State machine replication replicates a deterministic service by using consensus to agree on a command sequence. All replicas execute identical commands in identical order, producing identical outputs. If f replicas fail, the system survives using consensus for f < n/2. SMR achieves linearizability by having consensus order all operations.
You already understand the consensus problem: getting a group of nodes to agree on a single value despite failures. State machine replication (SMR) takes that idea and applies it repeatedly, turning consensus from a one-shot agreement into a continuous mechanism for keeping multiple copies of a service perfectly synchronized.
The core principle is deceptively simple. A deterministic state machine is any system where, given the same starting state and the same sequence of inputs, you always get the same ending state and outputs. A key-value store is a good example: if you start with an empty store and apply "SET x=1" then "SET y=2" then "DELETE x," every copy that processes those commands in that exact order will end up in the same state — just {y: 2}. SMR exploits this by running the same state machine on multiple nodes and using consensus to ensure every node processes the same commands in the same order. If the state machine is deterministic and the input sequence is identical, the replicas are guaranteed to stay in lockstep.
In practice, SMR works by assigning each client request a log position (slot number) through consensus. A client sends a request — say, "SET x=5" — to the system. The replicas run a consensus protocol (like Paxos or Raft) to agree that this request occupies slot 47 in the shared log. Once consensus is reached, every replica executes the command at slot 47 and moves on to slot 48. The log is the single source of truth for ordering. Even if messages arrive at different replicas in different orders, consensus ensures they all agree on what goes in each slot. This is why the consensus prerequisite is essential — without it, you cannot build the ordered log that SMR depends on.

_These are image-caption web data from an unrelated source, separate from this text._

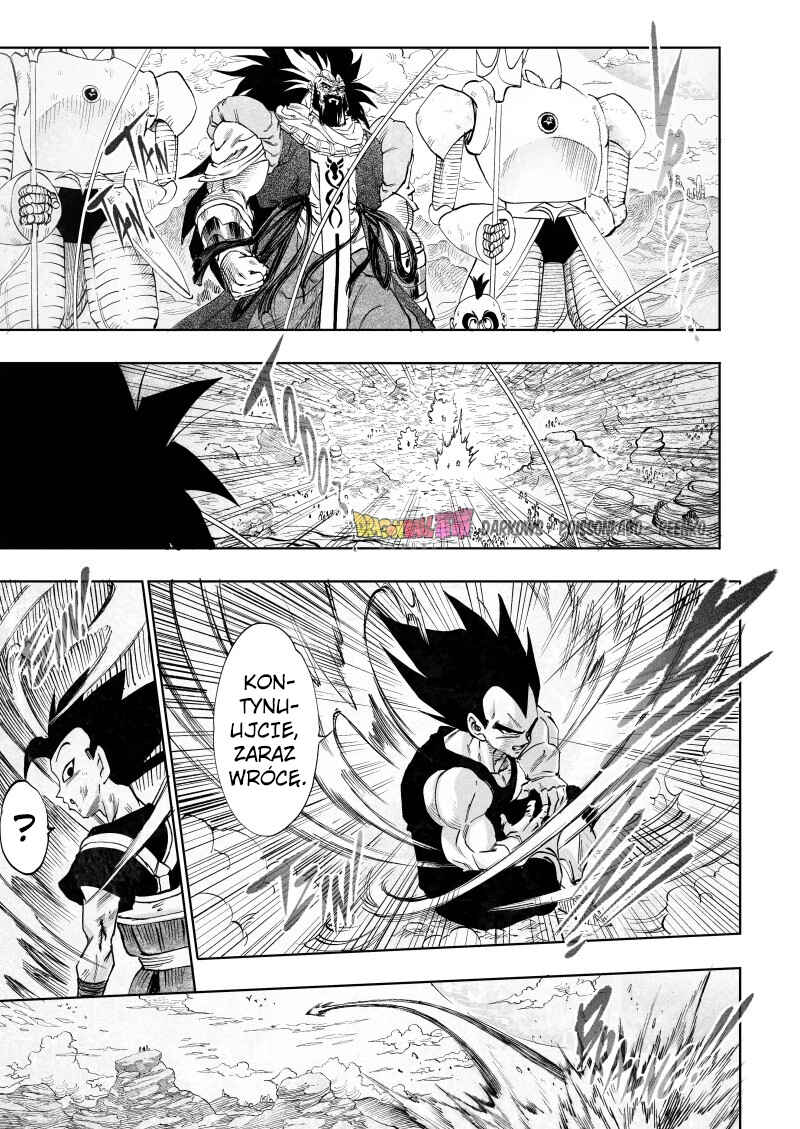 Dragon Ball Kakumei (Doujinshi) Chapter 10 - Page 16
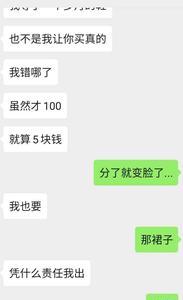 分手之后跟别人谈了又回来找你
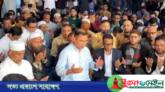 জিয়াউর রহমানের শাহাদাৎ বার্ষিকীতে যুক্তরাজ্য বিএনপির দোয়া মাহফিল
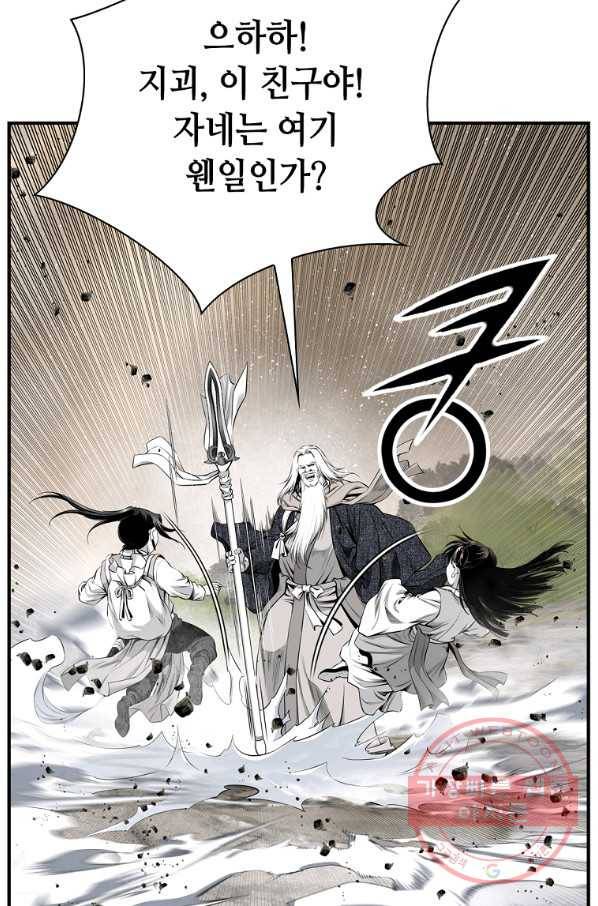 천애협로 179화 14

The fault tolerance guarantee follows directly. If you have 2f + 1 replicas, up to f can crash and the system continues operating. The surviving f + 1 nodes still form a majority, so consensus can still make progress. When a crashed replica recovers, it simply replays the log from where it left off, reapplying each command in order until it catches up with the others. Because the state machine is deterministic, replay produces the exact same state as if the replica had never crashed. This combination — consensus for ordering, determinism for consistency, and log replay for recovery — is what makes SMR the foundational technique behind virtually every strongly consistent replicated system, from replicated databases to distributed lock services like Chubby and ZooKeeper.